In your copy of the data, keep every word exact and include no pictures.
Segment Start: Available data
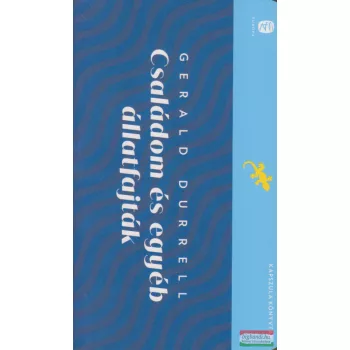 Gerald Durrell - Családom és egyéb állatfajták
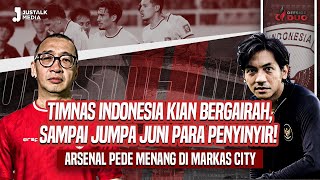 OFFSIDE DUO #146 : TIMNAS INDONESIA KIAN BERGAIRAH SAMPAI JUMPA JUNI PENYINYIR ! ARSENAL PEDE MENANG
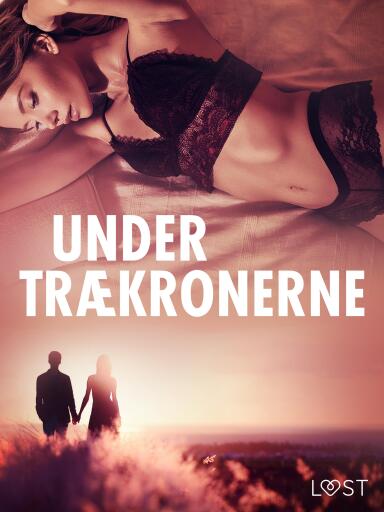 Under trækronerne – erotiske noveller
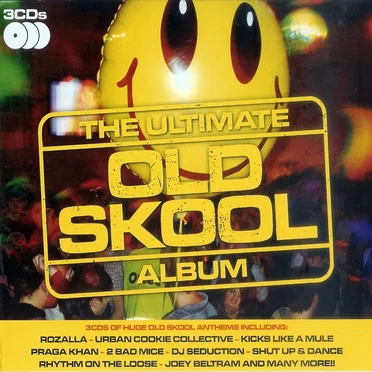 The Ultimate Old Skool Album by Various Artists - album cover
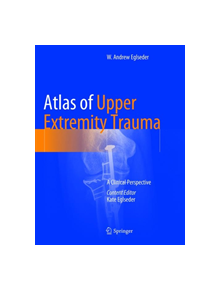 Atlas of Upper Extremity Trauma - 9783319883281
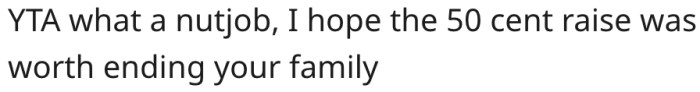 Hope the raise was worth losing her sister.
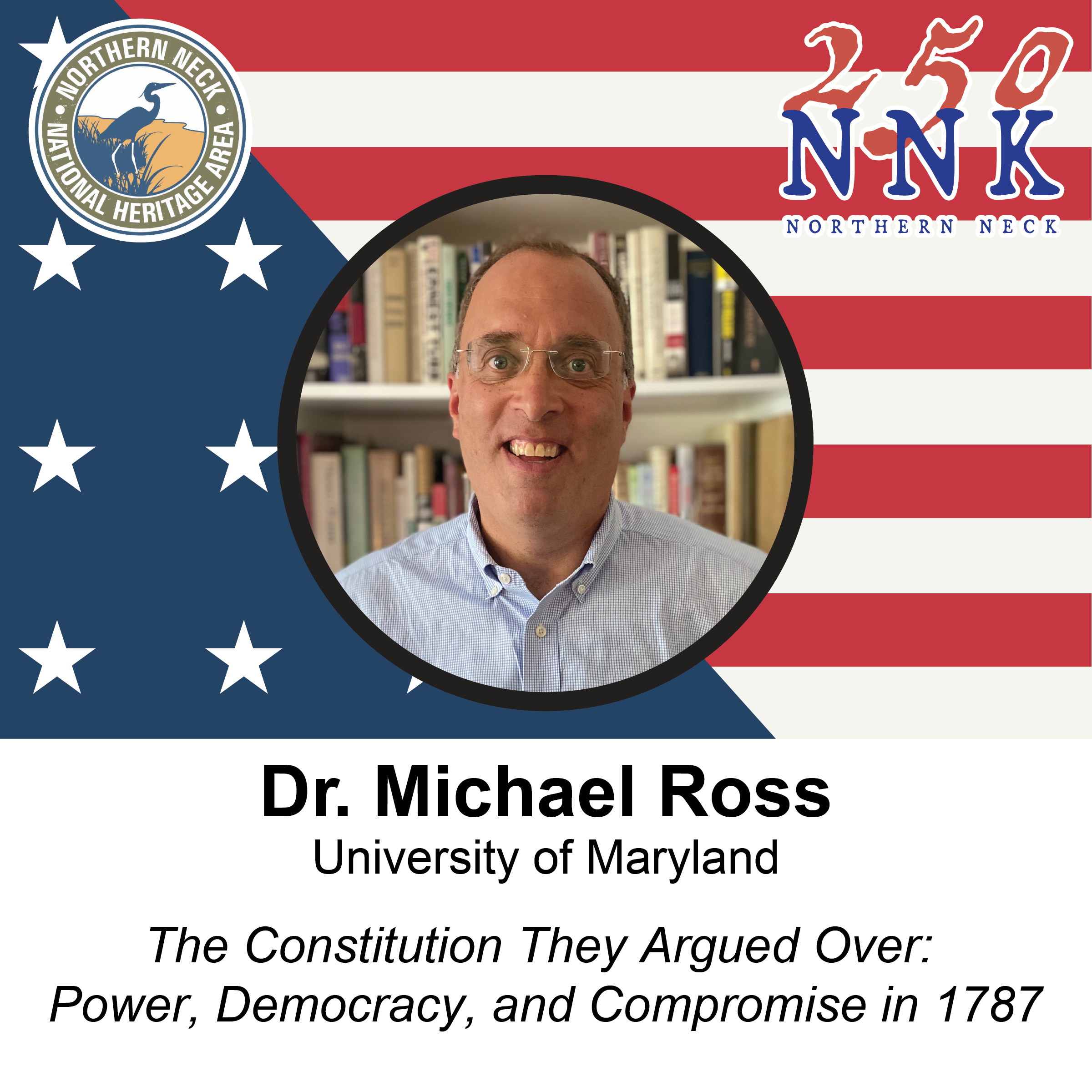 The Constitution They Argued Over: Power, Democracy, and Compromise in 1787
Segment End: Available data
▶ [Result for this exercise]:
 Gerald Durrell - Családom és egyéb állatfajták
 OFFSIDE DUO #146 : TIMNAS INDONESIA KIAN BERGAIRAH SAMPAI JUMPA JUNI PENYINYIR ! ARSENAL PEDE MENANG
 Under trækronerne – erotiske noveller
 The Ultimate Old Skool Album by Various Artists - album cover
 Atlas of Upper Extremity Trauma - 9783319883281
 Hope the raise was worth losing her sister.
 The Constitution They Argued Over: Power, Democracy, and Compromise in 1787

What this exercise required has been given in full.